- [Provided text]:
⟨
Deadly Northern Boulevard Stands Out in Busway Push
Hundreds of safe-streets activists fanned out across the city on Wednesday to gather support for more car-free busways on Gotham’s pokiest thoroughfares — but few routes can make a better claim to needing bus priority than Northern Boulevard in Queens.
The roadway carries tens of thousands of cars and trucks per day, plus several bus lines, including the Q66, which averages just 7.4 miles per hour as it makes its way from Main Street Flushing to Queens Plaza in Long Island City.
“It’s a great route, but the Q66 is a nightmare with the traffic,” said Jim Burke, chairman of the Fix Northern Boulevard campaign. “It’s nearly impossible to get on one of these buses during the morning rush hour, where passenger cars, city vehicles, and private transportation companies idle and double park, slowing the Q66 to a crawl.”
As he spoke at Wednesday’s petitioning, he showed off a long line of parked vehicles blocking the curbside lane from Junction Boulevard to 91st Street — cars that would not be there if the roadway was designated as a true bus priority route, like the one the city created on 14th Street to much acclaim.
The Q66 is one of the busiest bus lines in the city, according to MTA data, with 14,000 daily riders, up nearly 2 percent from last year.
But Northern Boulevard would benefit from the busway treatment not only to speed buses, but to improve lethal conditions for pedestrians. The thoroughfare, which connects the easternmost sections of Queens to busy commercial areas to the west, has been the site of many fatal crashes in the past few years, including the 2018 hit-and-run death of 9-year-old Giovanni Ampuero at 70th Street, and the still-unsolved 2015 hit and run death of Olvidio Jaramillo at the corner of Northern Boulevard and Junction.
⟩
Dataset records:
⟨
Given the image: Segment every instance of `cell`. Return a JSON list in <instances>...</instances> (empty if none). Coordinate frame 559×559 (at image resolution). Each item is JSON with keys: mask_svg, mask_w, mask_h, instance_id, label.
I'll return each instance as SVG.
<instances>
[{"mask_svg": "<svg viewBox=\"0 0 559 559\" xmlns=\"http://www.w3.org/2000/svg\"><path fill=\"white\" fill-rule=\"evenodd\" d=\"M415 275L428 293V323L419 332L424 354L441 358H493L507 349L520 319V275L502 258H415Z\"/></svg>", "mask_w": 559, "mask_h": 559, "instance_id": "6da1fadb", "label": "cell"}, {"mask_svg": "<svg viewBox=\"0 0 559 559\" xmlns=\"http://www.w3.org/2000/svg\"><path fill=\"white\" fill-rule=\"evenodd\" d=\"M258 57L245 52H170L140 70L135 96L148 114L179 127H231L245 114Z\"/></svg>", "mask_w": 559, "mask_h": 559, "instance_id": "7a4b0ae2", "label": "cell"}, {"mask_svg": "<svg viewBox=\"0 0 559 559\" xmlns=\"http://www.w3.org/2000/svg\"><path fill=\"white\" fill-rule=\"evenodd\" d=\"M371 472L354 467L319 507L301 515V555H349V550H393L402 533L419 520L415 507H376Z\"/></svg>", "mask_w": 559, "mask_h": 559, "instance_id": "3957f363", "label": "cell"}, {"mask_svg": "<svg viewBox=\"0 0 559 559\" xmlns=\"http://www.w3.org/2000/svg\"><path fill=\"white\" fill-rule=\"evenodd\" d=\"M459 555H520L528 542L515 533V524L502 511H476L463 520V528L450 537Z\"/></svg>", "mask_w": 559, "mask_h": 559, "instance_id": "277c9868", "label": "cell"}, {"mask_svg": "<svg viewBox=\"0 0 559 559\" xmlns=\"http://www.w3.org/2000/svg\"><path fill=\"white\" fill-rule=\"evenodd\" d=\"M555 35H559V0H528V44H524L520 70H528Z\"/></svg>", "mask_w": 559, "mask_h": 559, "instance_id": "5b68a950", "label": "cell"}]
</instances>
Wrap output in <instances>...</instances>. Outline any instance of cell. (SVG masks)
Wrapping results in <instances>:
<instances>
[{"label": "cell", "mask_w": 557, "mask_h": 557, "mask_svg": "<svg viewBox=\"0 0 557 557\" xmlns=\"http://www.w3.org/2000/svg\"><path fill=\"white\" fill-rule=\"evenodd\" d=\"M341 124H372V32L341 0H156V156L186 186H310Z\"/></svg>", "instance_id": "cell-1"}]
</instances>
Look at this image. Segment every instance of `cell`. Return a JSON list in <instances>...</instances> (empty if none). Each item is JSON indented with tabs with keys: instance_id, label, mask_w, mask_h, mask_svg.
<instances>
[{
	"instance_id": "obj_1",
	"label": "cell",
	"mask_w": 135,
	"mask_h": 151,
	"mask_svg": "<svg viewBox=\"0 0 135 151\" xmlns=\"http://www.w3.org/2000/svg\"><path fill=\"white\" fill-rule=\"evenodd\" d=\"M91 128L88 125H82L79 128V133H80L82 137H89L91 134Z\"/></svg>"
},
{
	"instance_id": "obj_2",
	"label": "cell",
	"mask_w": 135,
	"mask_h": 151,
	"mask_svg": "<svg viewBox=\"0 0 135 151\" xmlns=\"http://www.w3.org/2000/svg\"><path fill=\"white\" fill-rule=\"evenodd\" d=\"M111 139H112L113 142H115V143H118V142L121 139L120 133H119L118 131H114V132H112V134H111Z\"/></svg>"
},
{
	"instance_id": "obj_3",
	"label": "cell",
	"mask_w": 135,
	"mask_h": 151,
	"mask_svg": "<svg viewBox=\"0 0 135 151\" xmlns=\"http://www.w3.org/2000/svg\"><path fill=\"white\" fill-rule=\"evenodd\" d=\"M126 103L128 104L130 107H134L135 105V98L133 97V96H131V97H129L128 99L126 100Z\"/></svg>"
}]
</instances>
⟩
- [Exercise A]: List every person named in the Northern Boulevard article.
- [Exercise B]: From the Northern Boulevard article, print the passage from "As he spoke" to "to much acclaim.".

- [Response box A]:
Jim Burke
Giovanni Ampuero
Olvidio Jaramillo

- [Response box B]:
As he spoke at Wednesday’s petitioning, he showed off a long line of parked vehicles blocking the curbside lane from Junction Boulevard to 91st Street — cars that would not be there if the roadway was designated as a true bus priority route, like the one the city created on 14th Street to much acclaim.